On ne peut pas toujours avoir ce que l'on veut
Comme bien d’autres choses dans l’histoire de la Zambie moderne, l’histoire du Zamrock commence avec l’exploitation du minerai dans la zone de la Copperbelt. Pendant l’ère coloniale, alors que les royaumes précoloniaux de Zambie fusionnèrent en une seule entité politique centralisée, il y eut des changements politiques, économiques et sociaux qui firent trembler le pays et des migrations en masse vers les provinces richement minières de Zambie ; pour les musiciens, cela fut synonyme d’une soudaine ouverture à une multitude de styles musicaux différents. Aux instruments traditionnels : des percussions telles que la vimbuzza « parlante » à son aigu, aux instruments à cordes, comme le babatone, en passant par le kalimba (un piano portatif), s’ajoutèrent les instruments étrangers comme l’accordéon et la guitare, qui furent apportées dans le pays par les classes dominantes Britanniques.
Puis en 1964, à l’époque où le rock occidental, la musique psychédélique et la rumba congolaise (soukous) étaient populaires, la Zambie devint indépendante. Peu de temps après, la station de radio : Zambia Broadcasting Service (ZBS) était fondée.
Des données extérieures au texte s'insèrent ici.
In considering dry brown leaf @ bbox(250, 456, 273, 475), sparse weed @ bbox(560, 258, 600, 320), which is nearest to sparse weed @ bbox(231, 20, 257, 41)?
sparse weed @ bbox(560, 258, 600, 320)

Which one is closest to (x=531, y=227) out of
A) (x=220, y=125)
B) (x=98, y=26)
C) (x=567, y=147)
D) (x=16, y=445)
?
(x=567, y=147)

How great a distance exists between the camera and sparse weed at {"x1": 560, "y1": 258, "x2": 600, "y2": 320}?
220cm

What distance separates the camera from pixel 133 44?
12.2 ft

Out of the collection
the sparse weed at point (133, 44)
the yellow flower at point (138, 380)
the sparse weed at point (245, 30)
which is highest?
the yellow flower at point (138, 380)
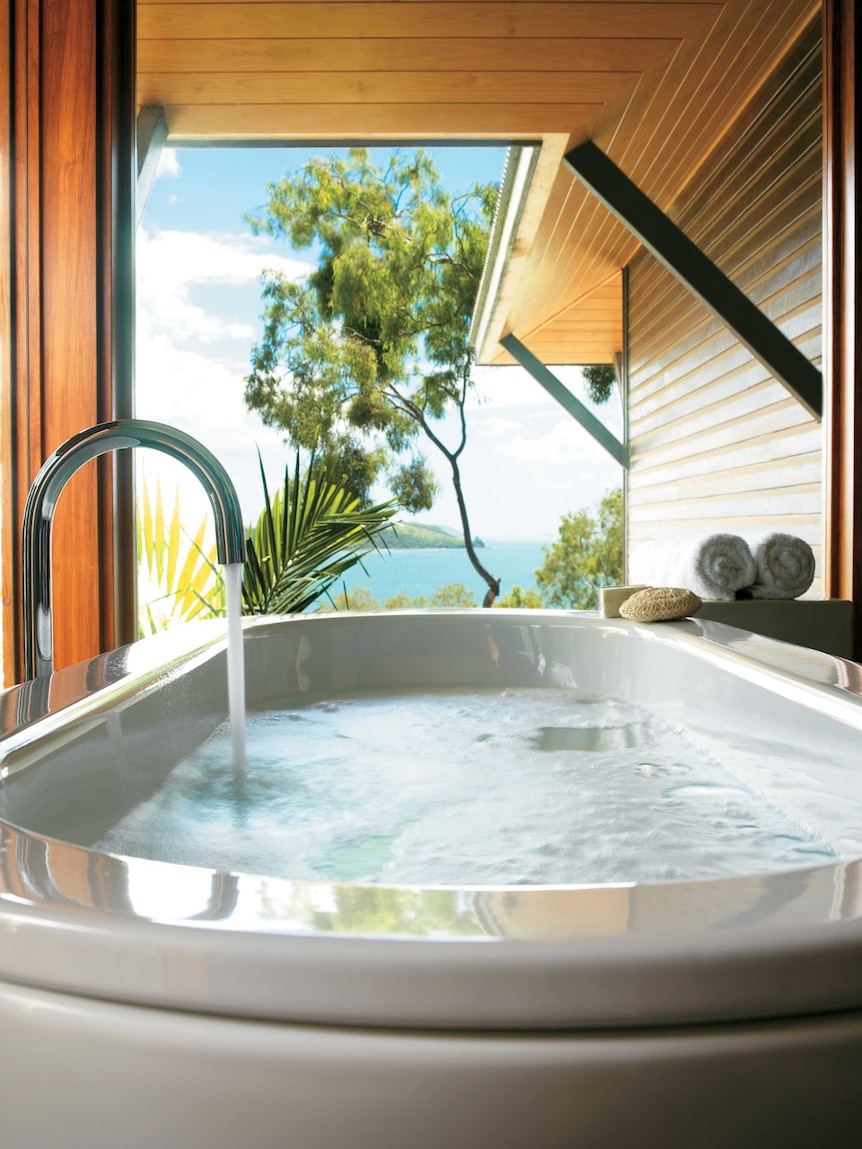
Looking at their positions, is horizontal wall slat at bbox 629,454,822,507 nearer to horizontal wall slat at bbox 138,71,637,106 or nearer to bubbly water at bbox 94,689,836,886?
horizontal wall slat at bbox 138,71,637,106

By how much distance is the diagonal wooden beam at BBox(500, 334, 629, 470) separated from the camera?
545 centimetres

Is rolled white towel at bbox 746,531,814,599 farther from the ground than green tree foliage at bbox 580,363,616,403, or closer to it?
closer to it

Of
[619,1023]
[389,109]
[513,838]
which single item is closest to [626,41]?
[389,109]

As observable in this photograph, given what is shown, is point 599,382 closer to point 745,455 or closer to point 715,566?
point 745,455

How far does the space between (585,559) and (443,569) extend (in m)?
1.53

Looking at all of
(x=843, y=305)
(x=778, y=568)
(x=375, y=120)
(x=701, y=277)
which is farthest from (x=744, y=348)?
(x=375, y=120)

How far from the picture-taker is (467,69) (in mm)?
2785

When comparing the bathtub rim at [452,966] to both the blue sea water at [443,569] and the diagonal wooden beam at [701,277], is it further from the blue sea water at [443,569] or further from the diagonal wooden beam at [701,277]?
the blue sea water at [443,569]

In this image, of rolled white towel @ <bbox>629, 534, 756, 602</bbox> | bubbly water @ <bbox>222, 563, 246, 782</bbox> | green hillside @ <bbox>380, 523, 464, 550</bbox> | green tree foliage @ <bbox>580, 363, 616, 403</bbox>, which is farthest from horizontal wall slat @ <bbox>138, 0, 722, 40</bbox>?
green hillside @ <bbox>380, 523, 464, 550</bbox>

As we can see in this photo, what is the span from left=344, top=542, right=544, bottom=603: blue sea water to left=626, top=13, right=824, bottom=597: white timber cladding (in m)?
4.63

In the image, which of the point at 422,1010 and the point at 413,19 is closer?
the point at 422,1010

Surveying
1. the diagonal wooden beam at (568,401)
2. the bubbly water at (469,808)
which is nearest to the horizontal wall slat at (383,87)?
the bubbly water at (469,808)

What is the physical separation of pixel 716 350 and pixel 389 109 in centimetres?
176

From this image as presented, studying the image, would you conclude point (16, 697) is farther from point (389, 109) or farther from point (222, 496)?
point (389, 109)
Durant ces premiers jours de l’indépendance zambienne, la ZBS fit en sorte de mettre l’accent sur les talents musicaux nationaux et fit un effort concerté afin de recenser les musiques cérémonielles, festives et de travail de Zambie à l'échelle nationale. Le président Kenneth Kaunda, lui-même musicien à ses heures, passa une loi visant à ce qu’au moins 95% de la musique à la radio soit d’origine zambienne. Son intention était d’aider à développer une présence musicale intégralement zambienne. Ironiquement, au contraire, sa politique fut l’instrument de la création de l’une des plus intéressantes fusions de styles métissant l’Ouest et le Sud de l’époque.
Start-me up : et le Zamrock est né
Le style musical qui vint à être connu sous le nom de Zamrock finit par incarner la détresse économique qui suivit la crise pétrolière des années 1973-74 et qui plongea la Zambie dans la récession et raviva une multitude de tensions sociales. Le thème de bien des classiques du Zamrock porte cette idée. Par exemple, « Working on the Wrong Thing », de Rikki Ililonga et Musi-O-Tunya parle d’être un travailleur partit bien loin de son village natal, alors que « I’ve Been Loosing », de Chrissy Zebby Tembo et Ngozi Family aborde les injustices quotidiennes.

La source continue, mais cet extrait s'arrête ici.